== Reading text ==

If you decide to move into a nursing home, you might be wondering if Medicaid or Medicare can take your house after you move out. The answer depends. Medicaid can take your house using a process called Estate Recovery, where they recoup the nursing home care benefits they paid for by recollecting your house. After the death of those 55 or older, states must seek this recovery of payments for services provided through either a trust previously set up or through claiming the home. There are certain situations where Medicaid cannot collect on the home in the event of someone’s death. In the case that a spouse, disabled or blind child, a child under the age of 21, or a sibling with an equity interest lives in the home, Medicaid cannot take your house. Families can also file to waive Estate Recovery when it appears as if it would cause an undue hardship.
What Are Medicaid Liens on a Property?

===

▶ **Work order 1**:
From the Medicaid passage, copy the words from "If you decide" to "on a Property?".
▶ **Work order 2**:
In the Medicaid passage, what is the name of the process Medicaid uses to take a house and recoup the nursing home care benefits it paid?

== Dataset content ==

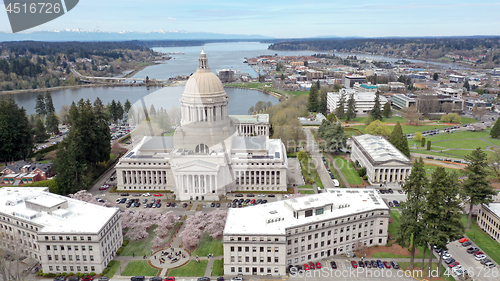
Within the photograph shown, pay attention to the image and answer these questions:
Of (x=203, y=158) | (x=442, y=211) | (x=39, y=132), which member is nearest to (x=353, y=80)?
(x=203, y=158)

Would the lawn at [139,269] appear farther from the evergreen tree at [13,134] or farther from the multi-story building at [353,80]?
the multi-story building at [353,80]

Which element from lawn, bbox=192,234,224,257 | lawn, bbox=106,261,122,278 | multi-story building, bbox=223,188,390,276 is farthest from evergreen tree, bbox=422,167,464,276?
lawn, bbox=106,261,122,278

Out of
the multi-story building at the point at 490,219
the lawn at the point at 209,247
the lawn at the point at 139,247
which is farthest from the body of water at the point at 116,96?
the multi-story building at the point at 490,219

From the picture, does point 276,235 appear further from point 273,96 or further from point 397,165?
point 273,96

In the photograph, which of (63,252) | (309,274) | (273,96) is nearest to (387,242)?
(309,274)

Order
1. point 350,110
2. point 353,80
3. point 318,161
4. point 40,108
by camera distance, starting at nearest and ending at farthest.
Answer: point 318,161
point 40,108
point 350,110
point 353,80

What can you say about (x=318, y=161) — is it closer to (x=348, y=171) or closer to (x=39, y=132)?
(x=348, y=171)

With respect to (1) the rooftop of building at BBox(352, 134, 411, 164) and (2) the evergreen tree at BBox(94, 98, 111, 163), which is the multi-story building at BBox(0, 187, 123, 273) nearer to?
(2) the evergreen tree at BBox(94, 98, 111, 163)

===

▶ **Answer box 1**:
If you decide to move into a nursing home, you might be wondering if Medicaid or Medicare can take your house after you move out. The answer depends. Medicaid can take your house using a process called Estate Recovery, where they recoup the nursing home care benefits they paid for by recollecting your house. After the death of those 55 or older, states must seek this recovery of payments for services provided through either a trust previously set up or through claiming the home. There are certain situations where Medicaid cannot collect on the home in the event of someone’s death. In the case that a spouse, disabled or blind child, a child under the age of 21, or a sibling with an equity interest lives in the home, Medicaid cannot take your house. Families can also file to waive Estate Recovery when it appears as if it would cause an undue hardship.
What Are Medicaid Liens on a Property?

▶ **Answer box 2**:
Estate Recovery